Enter Joseph Bazalgette, the grandson of a French Protestant immigrant.  Bazalgette's work ethic and foresight would save the city of London.  The civil engineer planned the city's sewer system meticulously which would include 82 miles of underground brick main sewers and 1100 miles of street sewers serving to intercept the sewage before it landed in the River Thames.

But Bazalgette did not stop there.  Knowing that London's size was increasing dramatically (it doubled from 1800 to 1850) he announced:  "Well, we're only going to do this once and there's always the unforeseen."  Bazalgette took the most densely populated area of London, gave each citizen the most generous allowance of sewage production and calculated the appropriate diameter of pipe required.  Then he doubled it.  As a result, London's sewer system, which would have overflowed in the 1960's, remains adequate for the city.
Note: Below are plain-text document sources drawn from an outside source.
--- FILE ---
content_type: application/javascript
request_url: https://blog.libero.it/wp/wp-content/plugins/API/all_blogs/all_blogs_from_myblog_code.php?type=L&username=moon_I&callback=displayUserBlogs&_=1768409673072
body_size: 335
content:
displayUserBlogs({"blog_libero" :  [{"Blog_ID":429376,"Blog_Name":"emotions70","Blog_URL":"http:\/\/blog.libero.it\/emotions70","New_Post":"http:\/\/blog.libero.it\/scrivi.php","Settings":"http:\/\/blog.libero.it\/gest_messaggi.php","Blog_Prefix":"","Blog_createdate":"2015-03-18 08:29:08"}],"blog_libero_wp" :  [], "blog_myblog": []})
Bazalgette's system was officially opened by Edward, Prince of Wales in 1865.  The effects were almost immediate.  The stench disappeared.  The rate of cholera and typhus dropped.  And fish returned to the Thames; flounders were caught at Westminster (http://www.casebook.org/victorian_london/ridcholera.html).

It would take a full ten years for the London sewer system to be completed, with Bazalgette overseeing every detail. "Bazalgette's capacity for hard work was remarkable; every connection to the sewerage system by the various vestry councils had to be checked and Bazalgette did this himself and the records contain thousands of linen tracings with handwritten comments in Indian ink on them 'approved JWB'.  It would be Bazalgette's greatest feat.